It's hardly a 'team sports style perspective' to use descriptive terms that aren't so useless and broad that they apply to everyone. If you can describe everybody on the planet as conservative, then that term has lost any differentiating value and meaning, hasn't it?
A) Some people act on different philosophical premises that conservative or progressive. A revolutionary communist cares not about preserving the good things we have nor attempting to make what we have better, they want to destroy the current system in its entirety.
B) A term that describes literally everyone to different degrees in different ways can still be differentiating. Every person has a height, you don't say short people have no height, but you can still use that metric to differentiate, and have specific categories based on outliers in that metric.
I'm for whatever makes the most sense. The ridiculous thing is that people here can't even admit when something conservatives are for is the better option. Because if you think what progressives are for is always the better thing to do, that's just admitting you can't critically think through anything.

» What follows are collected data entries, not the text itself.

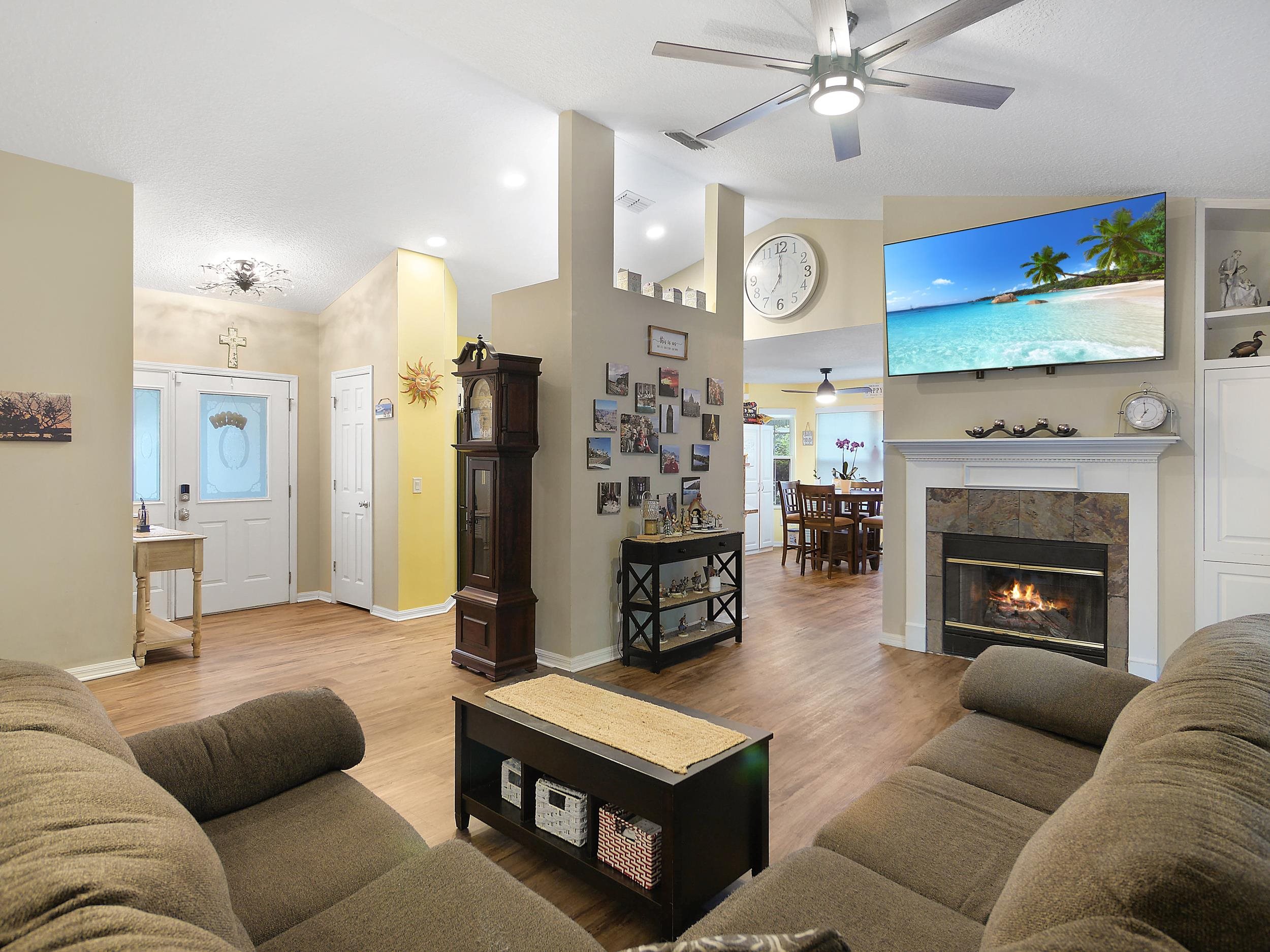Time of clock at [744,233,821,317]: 6:59
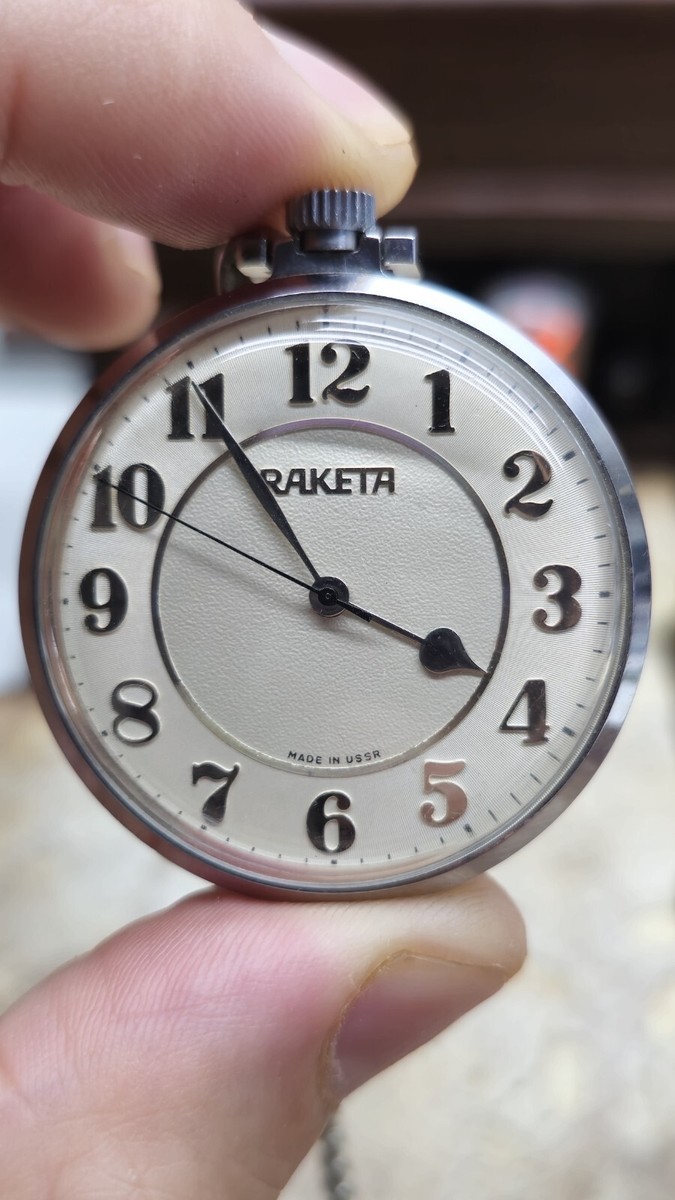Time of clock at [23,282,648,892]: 3:54
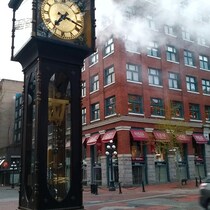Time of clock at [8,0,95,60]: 7:17
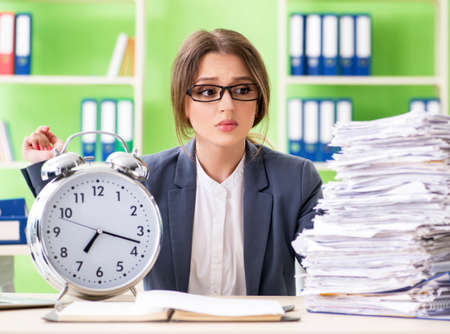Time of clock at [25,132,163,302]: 7:17
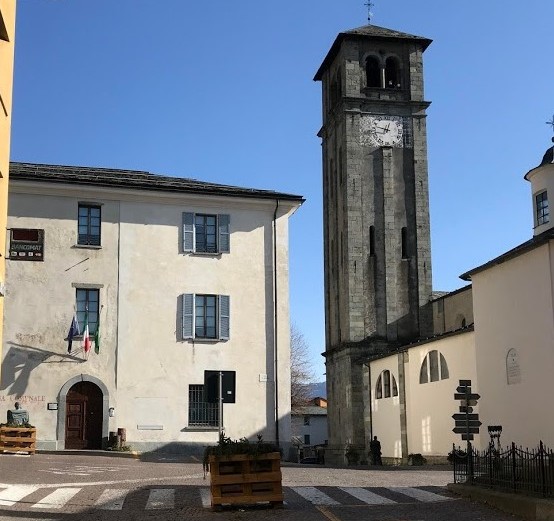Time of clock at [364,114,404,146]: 12:47
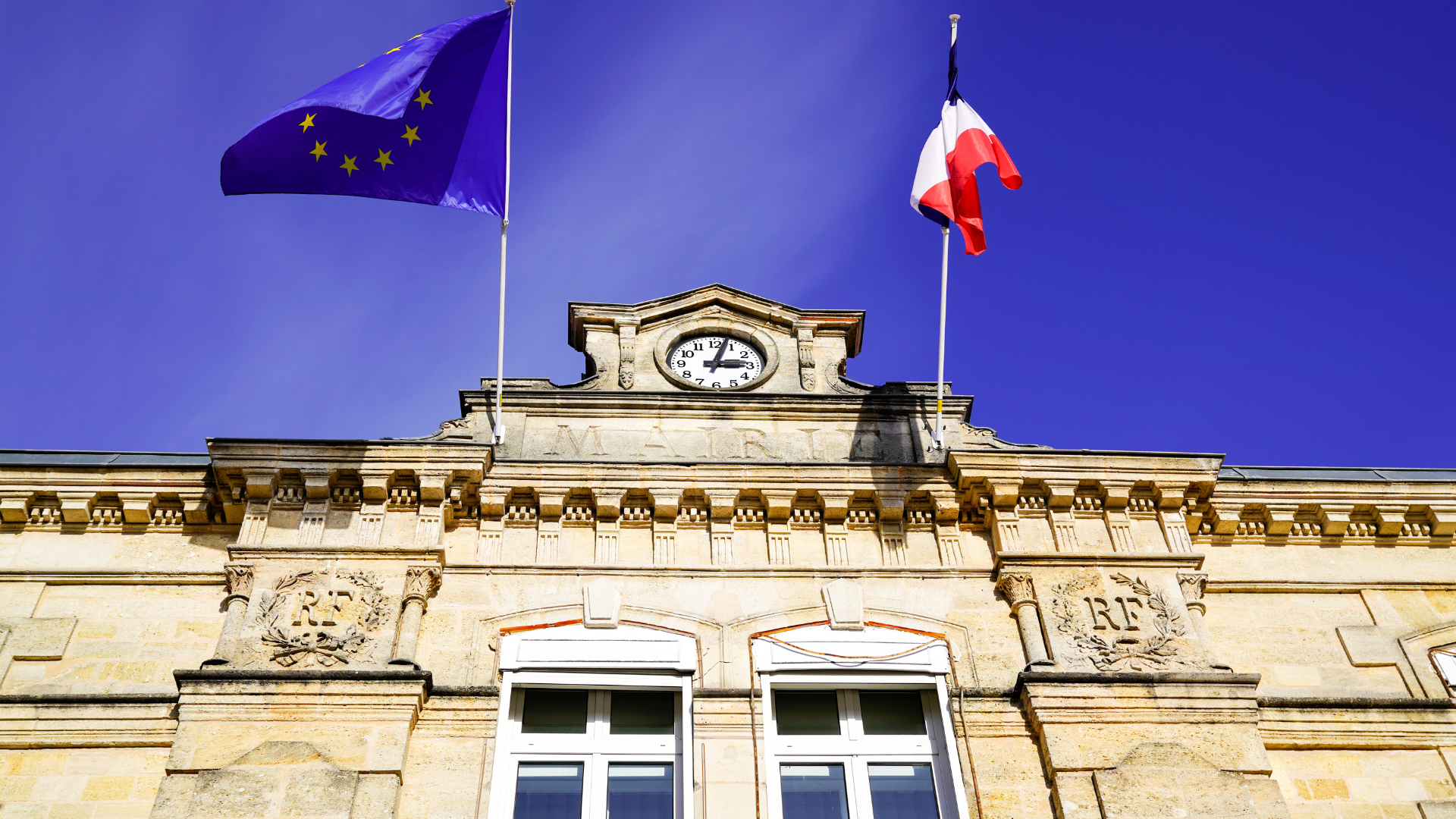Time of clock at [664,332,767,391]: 3:02
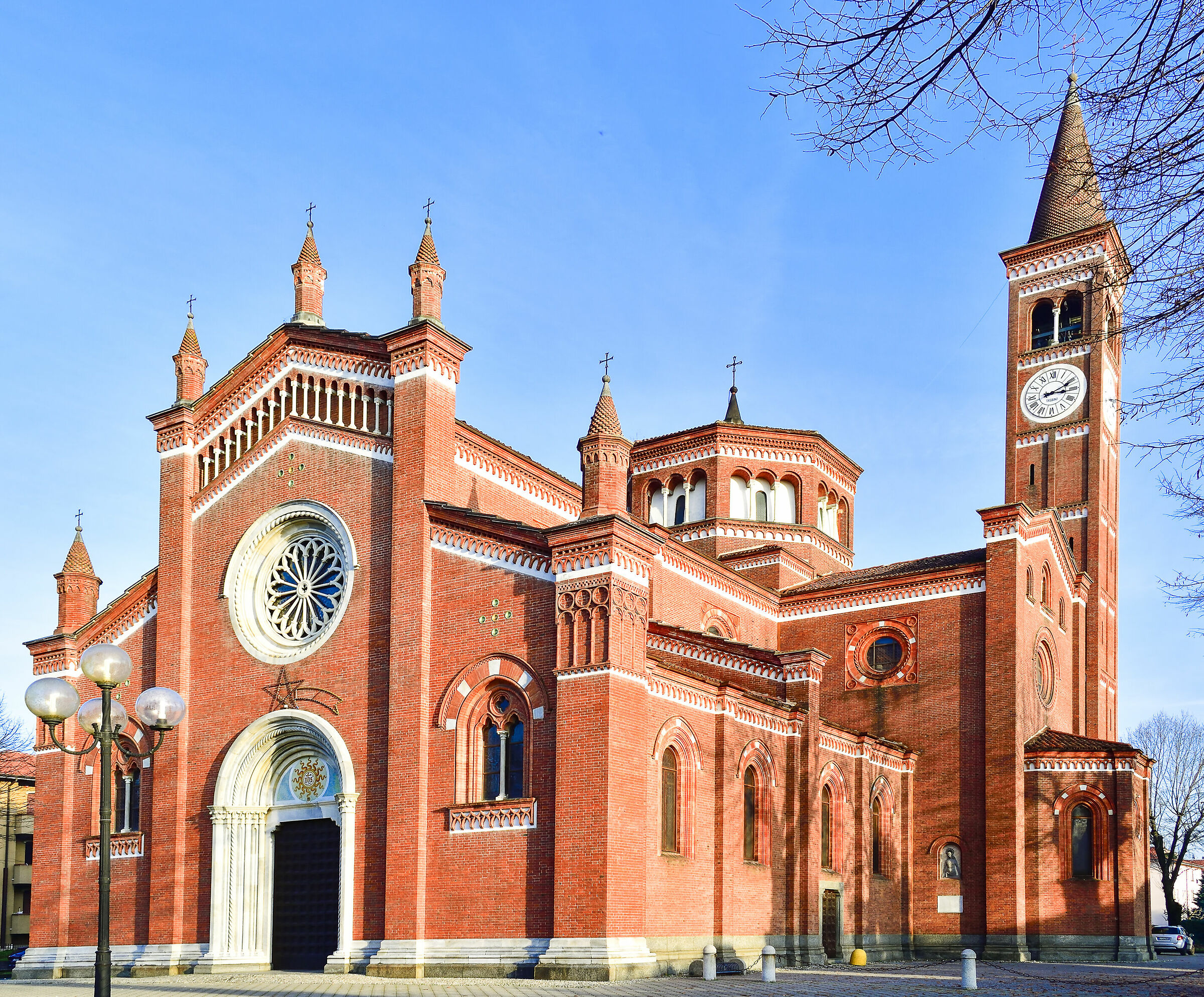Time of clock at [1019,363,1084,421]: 3:11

I might implore you to slightly change your perspective. "What makes the most sense" is a dangerous standard because people have flawed perspectives just as part of the human condition. Sometimes the thing that seems to make most sense to people is a terrible idea that leads to immense suffering. I far prefer the option that leads to the best results, even if it doesn't make sense to people that it does so.

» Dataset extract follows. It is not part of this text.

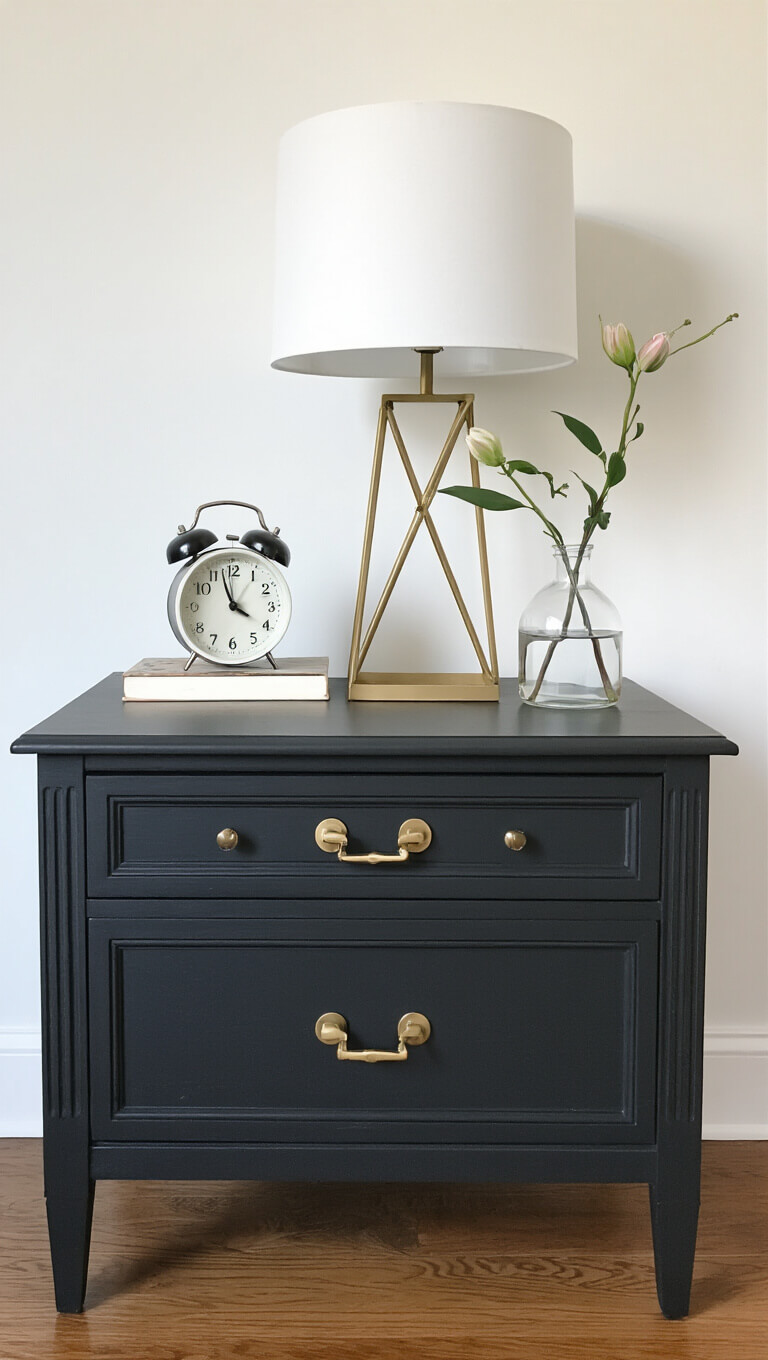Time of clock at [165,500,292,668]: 3:57
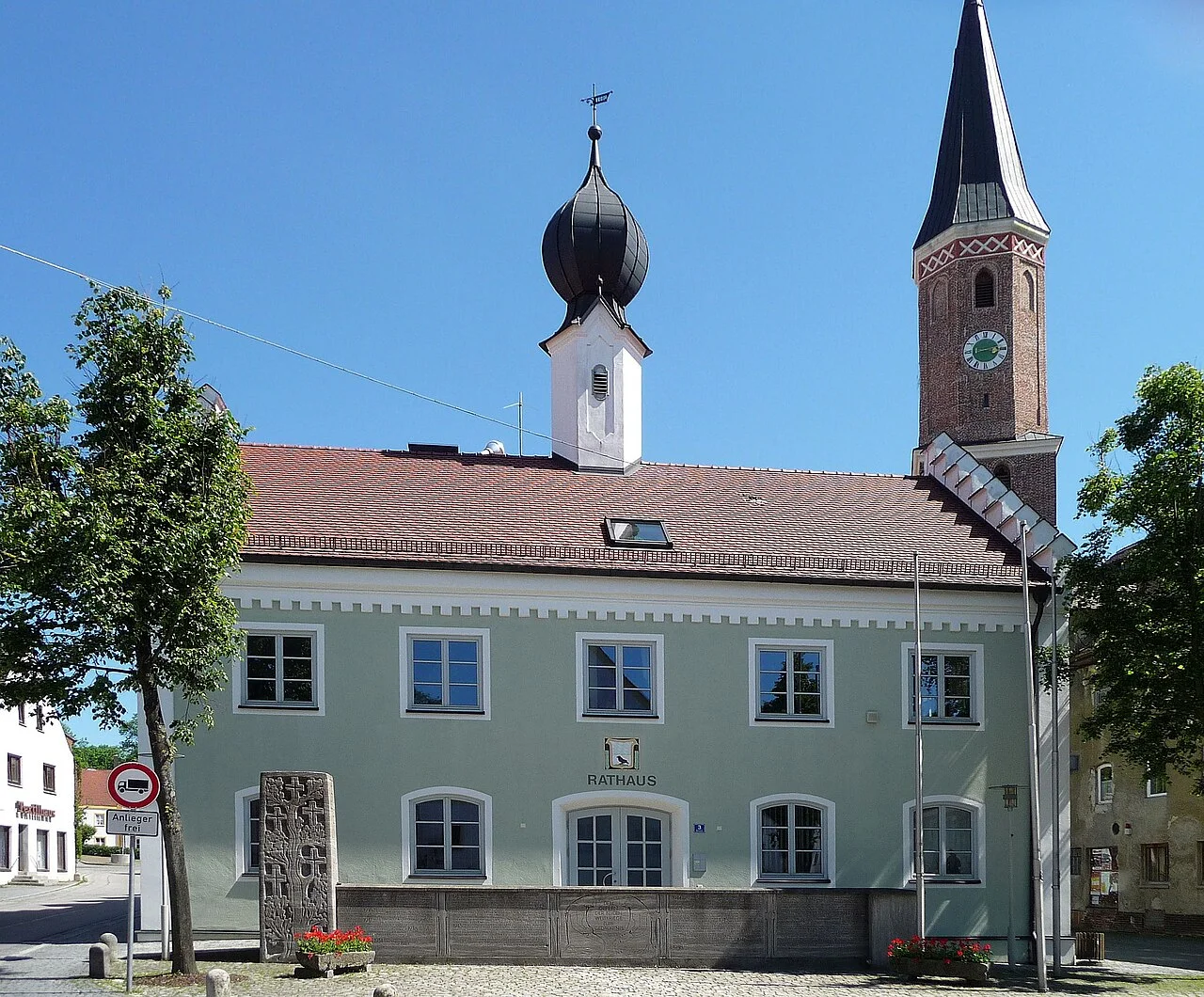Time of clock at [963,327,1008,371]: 3:12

But seriously, you can agree to the premise that you're somewhat conservative. Pragmatism requires a certain amount of conservative thinking. Agema agrees to thinking that way, and Silvanus definitely thinks that way whether willing to admit it or not. This is the sort of thing I try to get people to see the distinctions between philosophies. Even a staunch progressive has more philosophically in common with me than they do a communist, assuming they are genuinely progressive and not just coopting that word as cover for their revolutionary leftism. Likewise, conservatives have more in common with progressives in their reasoning than they do with theocrats or even libertarians. An American conservative and a libertarian will often find common ground in their conclusions, but the reasoning to get there is infinitely different. And instead of appreciating that, society as a whole has just drawn a line between right and left (where that line is drawn may vary), and treats one side of the line as one team and the other side as the other team, even though the line typically takes the whole ball of pragmatic people, cuts it in half down the middle, and hands each half over to fringe idealogues.
Yes, well, isn't that the issue? To a lot of conservatives, progress is transgressive.
Progress can be transgressive, and transgression can lead to progress. But there's a difference in intention. A progressive looks at the current state of thing and wants to attempt changes to improve outcomes. Imagine a park with a gazebo that has been there for years. A conservative position is likely to quite simply want to keep the gazebo. A progressive position could be to renovate it, or replace it, or maybe even just tear it down if its existence is causing problems and even having nothing there would alleviate those problems. The transgressive position is to tear it down
because its part of the old culture and also because conservatives want to keep it.
"Anti-capitalism" was in your list of progressive positions, but that's just transgressive. It's just a "tear down the old" position, without any thought given as to what the consequences of tearing down the old would be, nor what alternative would they advocate to lead to better results.